PROBLEM STATEMENT ▸
In the notebook on functions below, explain in one to three sentences why the call hypotenuse_round(2, 2) produces an error.

DOCUMENT EXCERPT ▸

------------------------------------------------------------

In [None]:
from datascience import *
import numpy as np

%matplotlib inline
import matplotlib.pyplot as plots
plots.style.use('fivethirtyeight')

## Topic 7: Functions##

### Defining a Function ###

In [None]:
def triple(x):
    return 3 * x

In [None]:
triple(3)

In [None]:
num = 4

In [None]:
triple(num)

In [None]:
triple(num * 5)

### Note About Scopes

In [None]:
# Should give an error.  Why?
x

In [None]:
x = 5

In [None]:
triple(2 * x)

In [None]:
# x should still be 5
x

### Parameters are Type Agnostic ###

In [None]:
triple('ha')

In [None]:
triple(np.arange(4))

### Discussion Question

In [None]:
def percent_of_total(s):
    return np.round(s / sum(s) * 100, 2)

In [None]:
percent_of_total(make_array(1,2,3,4))

In [None]:
percent_of_total(make_array(1, 213, 38))

### Docstrings ###

In [None]:
def percents(counts):
    """Convert the values in the array to an array of percents out of the sum of the array.
    
    >>> percents(make_array(10, 15, 25))
    array([20., 30., 50.])
    """
    
    total = counts.sum()
    return np.round(counts / total * 100, 2)


In [None]:
percents?

In [None]:
help(percents)

In [None]:
percents(make_array(10, 15, 25))

### Multiple Arguments

$ h^2 = x^2 + y^2 \hspace{20 pt} => \hspace{20 pt} h = \sqrt{ x^2 + y^2 } $

In [None]:
def hypotenuse(x, y):
    hypot_squared = (x ** 2 + y ** 2)
    return hypot_squared ** 0.5

In [None]:
hypotenuse(9, 12)

In [None]:
hypotenuse(2, 2)

### Default Arguments ###

In [None]:
def hypotenuse_round(x, y, decimal_places):
    hypot_squared = (x ** 2 + y ** 2)
    return np.round(hypot_squared ** 0.5, decimal_places)

In [None]:
hypotenuse_round(2, 2, 3)

In [None]:
# This will give an error.  The number of arguments doesn't match the function definition.
hypotenuse_round(2, 2)

In [None]:
def hypotenuse_round_default(x, y, decimal_places=2):
    hypot_squared = (x ** 2 + y ** 2)
    return np.round(hypot_squared ** 0.5, decimal_places)

------------------------------------------------------------

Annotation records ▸
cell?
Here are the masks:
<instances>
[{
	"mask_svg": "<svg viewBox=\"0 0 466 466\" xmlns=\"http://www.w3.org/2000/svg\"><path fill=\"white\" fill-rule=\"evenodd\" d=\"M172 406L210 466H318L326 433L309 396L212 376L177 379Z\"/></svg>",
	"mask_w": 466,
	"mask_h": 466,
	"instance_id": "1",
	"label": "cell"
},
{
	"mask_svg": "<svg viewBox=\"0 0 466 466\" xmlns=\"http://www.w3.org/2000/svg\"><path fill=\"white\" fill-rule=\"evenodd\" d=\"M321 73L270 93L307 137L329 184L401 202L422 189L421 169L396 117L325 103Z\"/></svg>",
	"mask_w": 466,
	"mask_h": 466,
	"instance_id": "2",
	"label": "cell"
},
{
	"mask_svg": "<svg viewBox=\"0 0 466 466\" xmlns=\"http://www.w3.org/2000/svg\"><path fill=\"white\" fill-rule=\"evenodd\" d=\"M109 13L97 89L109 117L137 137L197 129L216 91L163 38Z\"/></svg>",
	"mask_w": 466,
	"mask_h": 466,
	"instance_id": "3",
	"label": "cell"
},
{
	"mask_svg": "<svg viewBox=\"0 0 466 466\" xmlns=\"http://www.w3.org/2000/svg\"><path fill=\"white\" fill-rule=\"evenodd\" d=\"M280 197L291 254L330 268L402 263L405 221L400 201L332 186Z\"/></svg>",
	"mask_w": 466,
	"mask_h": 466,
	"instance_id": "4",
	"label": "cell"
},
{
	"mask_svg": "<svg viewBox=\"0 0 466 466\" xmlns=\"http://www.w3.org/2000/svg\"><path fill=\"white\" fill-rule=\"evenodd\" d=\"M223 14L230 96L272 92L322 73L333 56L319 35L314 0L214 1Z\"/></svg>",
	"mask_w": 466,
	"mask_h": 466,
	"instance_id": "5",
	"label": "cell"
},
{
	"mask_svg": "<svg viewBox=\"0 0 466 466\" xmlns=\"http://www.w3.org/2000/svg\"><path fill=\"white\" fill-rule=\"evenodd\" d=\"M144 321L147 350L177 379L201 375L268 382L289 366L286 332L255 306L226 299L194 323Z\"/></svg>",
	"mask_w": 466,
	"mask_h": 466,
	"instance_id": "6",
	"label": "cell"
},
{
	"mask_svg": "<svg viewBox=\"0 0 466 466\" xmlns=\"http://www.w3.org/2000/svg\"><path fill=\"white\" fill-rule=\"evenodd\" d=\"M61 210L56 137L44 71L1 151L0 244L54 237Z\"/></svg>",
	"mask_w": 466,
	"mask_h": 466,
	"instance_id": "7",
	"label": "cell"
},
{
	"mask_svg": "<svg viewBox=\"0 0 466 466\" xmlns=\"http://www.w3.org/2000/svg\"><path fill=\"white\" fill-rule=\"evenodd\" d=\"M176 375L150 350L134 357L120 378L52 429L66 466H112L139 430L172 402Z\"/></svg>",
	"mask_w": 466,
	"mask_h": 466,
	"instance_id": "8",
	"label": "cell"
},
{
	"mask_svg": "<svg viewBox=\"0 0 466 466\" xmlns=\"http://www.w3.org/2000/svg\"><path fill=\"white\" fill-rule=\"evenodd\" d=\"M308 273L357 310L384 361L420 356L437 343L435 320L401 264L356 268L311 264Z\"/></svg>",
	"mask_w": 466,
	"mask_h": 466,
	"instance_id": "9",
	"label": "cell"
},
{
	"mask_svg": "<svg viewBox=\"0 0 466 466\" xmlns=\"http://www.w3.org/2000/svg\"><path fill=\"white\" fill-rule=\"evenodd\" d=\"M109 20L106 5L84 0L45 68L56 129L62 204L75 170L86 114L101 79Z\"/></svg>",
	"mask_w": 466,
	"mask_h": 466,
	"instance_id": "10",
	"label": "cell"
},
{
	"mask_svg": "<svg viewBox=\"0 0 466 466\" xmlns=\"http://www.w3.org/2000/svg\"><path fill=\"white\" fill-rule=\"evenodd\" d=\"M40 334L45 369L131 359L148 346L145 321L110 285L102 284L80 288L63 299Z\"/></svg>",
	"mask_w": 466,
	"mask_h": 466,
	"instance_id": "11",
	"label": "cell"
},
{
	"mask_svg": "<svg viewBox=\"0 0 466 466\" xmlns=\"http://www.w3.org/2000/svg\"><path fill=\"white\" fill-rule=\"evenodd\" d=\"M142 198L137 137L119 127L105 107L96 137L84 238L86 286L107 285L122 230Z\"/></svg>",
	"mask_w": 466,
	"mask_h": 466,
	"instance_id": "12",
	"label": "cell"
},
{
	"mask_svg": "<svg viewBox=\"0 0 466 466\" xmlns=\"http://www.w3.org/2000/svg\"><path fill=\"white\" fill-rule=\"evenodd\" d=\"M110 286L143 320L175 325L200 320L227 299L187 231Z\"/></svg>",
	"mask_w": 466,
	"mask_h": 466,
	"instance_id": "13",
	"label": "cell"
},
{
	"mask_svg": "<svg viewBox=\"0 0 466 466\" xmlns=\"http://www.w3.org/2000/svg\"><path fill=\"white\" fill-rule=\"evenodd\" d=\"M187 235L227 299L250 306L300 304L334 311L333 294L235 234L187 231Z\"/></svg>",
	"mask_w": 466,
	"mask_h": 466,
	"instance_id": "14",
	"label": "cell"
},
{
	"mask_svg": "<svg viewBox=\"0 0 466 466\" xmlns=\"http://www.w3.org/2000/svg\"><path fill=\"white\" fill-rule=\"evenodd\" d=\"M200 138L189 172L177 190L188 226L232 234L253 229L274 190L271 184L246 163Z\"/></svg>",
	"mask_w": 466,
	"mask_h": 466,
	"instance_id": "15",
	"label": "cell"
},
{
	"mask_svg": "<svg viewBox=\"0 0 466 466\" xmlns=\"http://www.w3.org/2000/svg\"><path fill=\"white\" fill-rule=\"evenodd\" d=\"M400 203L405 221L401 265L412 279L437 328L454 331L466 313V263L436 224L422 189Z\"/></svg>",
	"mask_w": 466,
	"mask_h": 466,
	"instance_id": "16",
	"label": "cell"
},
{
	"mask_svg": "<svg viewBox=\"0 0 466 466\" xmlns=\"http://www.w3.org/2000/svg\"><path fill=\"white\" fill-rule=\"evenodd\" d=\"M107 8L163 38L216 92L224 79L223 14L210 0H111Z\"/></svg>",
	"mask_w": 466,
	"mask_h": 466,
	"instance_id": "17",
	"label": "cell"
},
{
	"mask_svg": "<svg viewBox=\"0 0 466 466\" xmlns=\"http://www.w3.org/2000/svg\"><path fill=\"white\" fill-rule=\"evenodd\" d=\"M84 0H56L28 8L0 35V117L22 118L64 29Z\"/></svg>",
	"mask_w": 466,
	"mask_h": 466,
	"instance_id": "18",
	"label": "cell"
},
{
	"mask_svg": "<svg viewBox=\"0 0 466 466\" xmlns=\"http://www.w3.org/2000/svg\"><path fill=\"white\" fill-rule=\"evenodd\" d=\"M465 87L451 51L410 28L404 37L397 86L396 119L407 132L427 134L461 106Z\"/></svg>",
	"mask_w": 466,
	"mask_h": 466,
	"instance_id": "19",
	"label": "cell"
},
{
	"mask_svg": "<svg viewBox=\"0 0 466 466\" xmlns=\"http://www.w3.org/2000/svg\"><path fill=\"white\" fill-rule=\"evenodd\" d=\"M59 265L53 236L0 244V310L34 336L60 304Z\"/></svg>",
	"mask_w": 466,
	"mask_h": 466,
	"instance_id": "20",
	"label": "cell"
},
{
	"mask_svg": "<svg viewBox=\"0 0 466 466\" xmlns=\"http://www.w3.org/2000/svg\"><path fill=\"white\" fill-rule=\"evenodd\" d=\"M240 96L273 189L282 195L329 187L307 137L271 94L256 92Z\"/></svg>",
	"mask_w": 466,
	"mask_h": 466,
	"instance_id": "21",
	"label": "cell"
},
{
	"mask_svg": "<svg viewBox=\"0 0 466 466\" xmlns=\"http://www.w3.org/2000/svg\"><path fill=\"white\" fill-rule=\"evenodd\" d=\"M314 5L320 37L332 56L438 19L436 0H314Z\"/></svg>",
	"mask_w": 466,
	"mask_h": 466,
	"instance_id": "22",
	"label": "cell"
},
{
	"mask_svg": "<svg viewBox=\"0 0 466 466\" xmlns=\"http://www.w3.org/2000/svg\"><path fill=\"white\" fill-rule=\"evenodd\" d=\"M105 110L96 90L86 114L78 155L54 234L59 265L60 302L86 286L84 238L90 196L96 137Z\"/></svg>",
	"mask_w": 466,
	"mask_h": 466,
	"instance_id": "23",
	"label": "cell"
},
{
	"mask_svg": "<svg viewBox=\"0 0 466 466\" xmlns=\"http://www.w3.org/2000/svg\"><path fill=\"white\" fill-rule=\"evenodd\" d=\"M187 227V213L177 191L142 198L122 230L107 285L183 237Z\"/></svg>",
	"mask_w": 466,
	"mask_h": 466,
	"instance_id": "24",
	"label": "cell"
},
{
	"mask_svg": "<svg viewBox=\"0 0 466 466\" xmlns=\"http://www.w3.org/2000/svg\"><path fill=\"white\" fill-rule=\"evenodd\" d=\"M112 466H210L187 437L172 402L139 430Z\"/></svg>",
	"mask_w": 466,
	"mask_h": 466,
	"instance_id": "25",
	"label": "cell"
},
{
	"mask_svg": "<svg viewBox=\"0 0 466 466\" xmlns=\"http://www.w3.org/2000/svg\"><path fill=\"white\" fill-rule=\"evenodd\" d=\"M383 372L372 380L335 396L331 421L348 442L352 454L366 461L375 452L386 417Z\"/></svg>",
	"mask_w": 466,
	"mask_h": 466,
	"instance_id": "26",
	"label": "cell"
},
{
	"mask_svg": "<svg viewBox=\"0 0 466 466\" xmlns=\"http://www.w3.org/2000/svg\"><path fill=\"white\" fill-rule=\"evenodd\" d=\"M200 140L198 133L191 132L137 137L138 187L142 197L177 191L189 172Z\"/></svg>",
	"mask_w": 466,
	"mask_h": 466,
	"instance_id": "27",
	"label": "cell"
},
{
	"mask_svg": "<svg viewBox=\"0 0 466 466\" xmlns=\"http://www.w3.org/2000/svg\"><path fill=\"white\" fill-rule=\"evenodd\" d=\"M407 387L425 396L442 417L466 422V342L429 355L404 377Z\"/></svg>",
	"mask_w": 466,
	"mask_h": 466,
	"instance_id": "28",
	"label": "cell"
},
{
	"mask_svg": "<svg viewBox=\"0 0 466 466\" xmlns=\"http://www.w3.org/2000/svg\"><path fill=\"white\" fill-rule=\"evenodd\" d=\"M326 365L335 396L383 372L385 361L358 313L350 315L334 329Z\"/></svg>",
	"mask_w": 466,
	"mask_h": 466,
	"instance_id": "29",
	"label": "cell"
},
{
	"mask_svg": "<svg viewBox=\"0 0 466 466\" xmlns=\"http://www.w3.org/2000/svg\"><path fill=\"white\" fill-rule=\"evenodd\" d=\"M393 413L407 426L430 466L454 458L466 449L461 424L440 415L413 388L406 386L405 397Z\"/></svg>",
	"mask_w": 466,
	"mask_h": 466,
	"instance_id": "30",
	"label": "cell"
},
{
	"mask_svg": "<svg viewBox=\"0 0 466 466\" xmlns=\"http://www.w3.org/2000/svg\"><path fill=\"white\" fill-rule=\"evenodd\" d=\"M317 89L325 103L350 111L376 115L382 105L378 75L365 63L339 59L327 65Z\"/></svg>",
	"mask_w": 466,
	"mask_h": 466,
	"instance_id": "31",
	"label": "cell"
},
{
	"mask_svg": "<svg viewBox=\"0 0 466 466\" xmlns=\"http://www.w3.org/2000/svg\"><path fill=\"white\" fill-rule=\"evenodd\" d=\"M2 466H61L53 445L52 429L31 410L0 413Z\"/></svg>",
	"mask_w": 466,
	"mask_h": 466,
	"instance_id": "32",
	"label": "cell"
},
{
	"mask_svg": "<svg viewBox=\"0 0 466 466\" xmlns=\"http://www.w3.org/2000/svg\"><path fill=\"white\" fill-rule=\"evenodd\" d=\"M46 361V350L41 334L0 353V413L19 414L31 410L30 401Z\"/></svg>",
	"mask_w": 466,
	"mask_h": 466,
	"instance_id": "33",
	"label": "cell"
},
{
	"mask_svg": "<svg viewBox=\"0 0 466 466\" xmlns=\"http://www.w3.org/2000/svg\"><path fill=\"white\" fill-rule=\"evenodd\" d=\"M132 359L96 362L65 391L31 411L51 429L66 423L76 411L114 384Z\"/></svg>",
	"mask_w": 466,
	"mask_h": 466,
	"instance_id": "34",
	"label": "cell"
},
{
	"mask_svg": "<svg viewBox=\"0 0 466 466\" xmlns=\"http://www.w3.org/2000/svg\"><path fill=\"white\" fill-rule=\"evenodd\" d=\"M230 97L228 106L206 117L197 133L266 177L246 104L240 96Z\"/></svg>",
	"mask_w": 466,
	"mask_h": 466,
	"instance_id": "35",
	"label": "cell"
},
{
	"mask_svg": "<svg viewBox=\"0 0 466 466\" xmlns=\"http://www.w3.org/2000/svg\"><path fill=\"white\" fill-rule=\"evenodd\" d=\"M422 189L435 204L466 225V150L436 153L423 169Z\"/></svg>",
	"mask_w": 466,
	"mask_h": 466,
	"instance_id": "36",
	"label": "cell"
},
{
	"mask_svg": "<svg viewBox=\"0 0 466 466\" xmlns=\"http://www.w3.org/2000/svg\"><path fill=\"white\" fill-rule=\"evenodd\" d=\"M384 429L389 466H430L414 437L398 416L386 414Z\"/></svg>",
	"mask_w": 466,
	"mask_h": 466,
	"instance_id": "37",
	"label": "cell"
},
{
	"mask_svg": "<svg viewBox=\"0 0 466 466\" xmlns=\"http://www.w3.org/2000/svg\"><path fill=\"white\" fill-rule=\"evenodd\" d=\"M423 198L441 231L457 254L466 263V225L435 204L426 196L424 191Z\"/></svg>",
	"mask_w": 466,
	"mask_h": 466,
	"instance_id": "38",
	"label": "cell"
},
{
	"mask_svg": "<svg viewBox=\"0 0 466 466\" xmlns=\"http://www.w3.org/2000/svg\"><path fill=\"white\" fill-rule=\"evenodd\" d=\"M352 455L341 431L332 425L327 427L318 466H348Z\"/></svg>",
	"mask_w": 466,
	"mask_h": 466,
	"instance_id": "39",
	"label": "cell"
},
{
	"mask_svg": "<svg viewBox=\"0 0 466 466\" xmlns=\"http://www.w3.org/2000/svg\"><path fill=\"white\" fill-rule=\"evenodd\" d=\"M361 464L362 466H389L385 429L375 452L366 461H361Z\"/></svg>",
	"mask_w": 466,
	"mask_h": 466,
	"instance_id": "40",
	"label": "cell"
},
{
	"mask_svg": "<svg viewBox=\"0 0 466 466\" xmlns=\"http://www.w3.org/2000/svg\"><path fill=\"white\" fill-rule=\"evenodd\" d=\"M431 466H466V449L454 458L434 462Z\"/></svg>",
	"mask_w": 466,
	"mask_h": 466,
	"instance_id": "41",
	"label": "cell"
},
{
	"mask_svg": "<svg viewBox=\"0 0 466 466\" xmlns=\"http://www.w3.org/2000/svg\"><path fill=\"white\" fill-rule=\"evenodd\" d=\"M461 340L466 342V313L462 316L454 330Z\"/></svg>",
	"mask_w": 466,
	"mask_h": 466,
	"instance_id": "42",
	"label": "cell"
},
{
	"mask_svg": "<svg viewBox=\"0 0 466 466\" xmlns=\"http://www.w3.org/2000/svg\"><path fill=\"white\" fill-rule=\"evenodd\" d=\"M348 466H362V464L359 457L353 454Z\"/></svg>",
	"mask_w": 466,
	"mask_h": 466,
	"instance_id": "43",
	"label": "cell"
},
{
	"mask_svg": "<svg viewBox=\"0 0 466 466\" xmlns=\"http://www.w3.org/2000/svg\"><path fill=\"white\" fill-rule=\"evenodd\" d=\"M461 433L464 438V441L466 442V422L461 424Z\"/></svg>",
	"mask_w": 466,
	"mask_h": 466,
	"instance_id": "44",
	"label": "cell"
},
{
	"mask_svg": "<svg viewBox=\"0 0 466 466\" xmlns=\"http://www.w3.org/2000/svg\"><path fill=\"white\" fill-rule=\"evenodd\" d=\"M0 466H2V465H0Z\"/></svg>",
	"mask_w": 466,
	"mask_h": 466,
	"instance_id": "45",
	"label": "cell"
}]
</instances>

------------------------------------------------------------

ANSWER TO THIS PROBLEM ▸
The call produces an error because the number of arguments doesn't match the function definition. hypotenuse_round is defined with three parameters (x, y, and decimal_places), but this call passes only two arguments.